BRADADOR
O Bradador pertence à mesma espécie quase abstrata do Alma-de-Gato ou
do Pé de garrafa, sendo conhecido apenas pela verdadeira paixão que nutre pelo
escândalo.
De fato, nenhuma outra criatura do nosso folclore personifica melhor esse
traço espalhafatoso dos nossos entes sobrenaturais do que esse personagem
habitante do Centro-Sul do Brasil.
Espécie anômala de assombração – já que, segundo a boa doutrina, não se
trata de um fantasma –, o Bradador, mesmo assim, costuma fazer suas aparições
à meia-noite em ponto de todas as sextas-feiras. Só que, em vez de arrastar-se
em silêncio, prefere lançar-se numa correria desatinada, ao mesmo tempo em
que berra feito um doido varrido.
Desde o instante em que o Bradador começa a sua ronda histérica, criatura
nenhuma consegue mais dormir, gente ou animal, devido à estridência dos seus
gritos.
A questão de o Bradador ser ou não uma alma penada parece estar
resolvida a partir do momento em que se busca a sua origem. Segundo a maioria
dos estudiosos, o Bradador origina-se, em regra, do corpo mumificado de algum
cadáver incorrupto, sendo, por isto mesmo, chamado também de “corpo-seco”.

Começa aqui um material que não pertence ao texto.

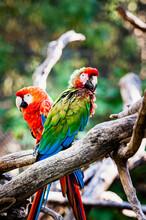 Magnifique Perroquet Ara Aux P...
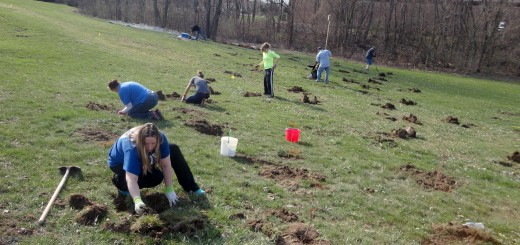 More than 350 tulip, white oak, white pine, ninebark and dogwood trees and bushes were planted at Cool Creek Park's southwest meadow to block the view of U.S. 31. (Submitted photo)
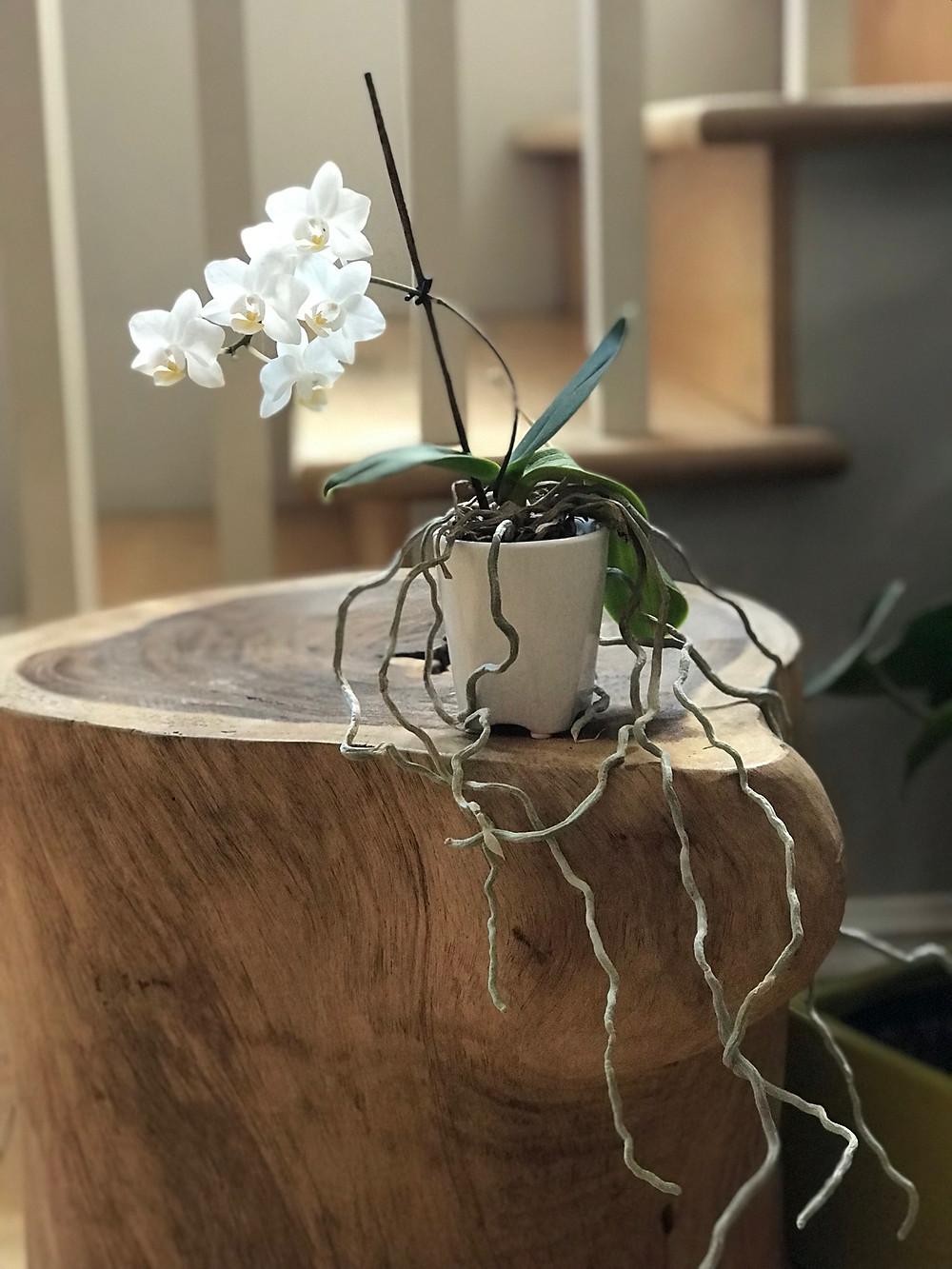 Entretien de l'orchidée phalaenopsis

Tratar-se-ia, pois, de um corpo andante, como os zumbis haitianos ou as múmias
egípcias, e não de uma alma penada, que é um ser sutil e incorpóreo.

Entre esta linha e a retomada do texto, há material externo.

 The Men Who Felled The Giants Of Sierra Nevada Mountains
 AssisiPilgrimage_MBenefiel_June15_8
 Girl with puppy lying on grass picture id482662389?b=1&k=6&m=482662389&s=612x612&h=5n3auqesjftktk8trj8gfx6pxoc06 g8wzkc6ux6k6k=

O folclorista paranaense Francisco Leite afirma ter visto, em sua
juventude, uma dessas múmias desenterrada e encostada num pé de imbuia, “a
completar o seu fado material sobre o solo”. (Se viu mesmo, deve ter sido
durante o dia, enquanto ela dormia, pois é consenso absoluto entre os estudiosos
que a simples visão do Bradador acarreta a morte imediata do enxerido.)
A exemplo da Cabra-Cabriola, este mito parece também ter sido
importado, embora seja difícil imaginar um lugar da Terra onde não possa
vicejar, espontaneamente, um parente qualquer da espécie. Em Portugal, por
exemplo, existe uma versão feminina do nosso Bradador, a Zorra Berradeira,
uma criatura possivelmente dez vezes mais escandalosa. No Vale do São
Francisco, temos o Gritador.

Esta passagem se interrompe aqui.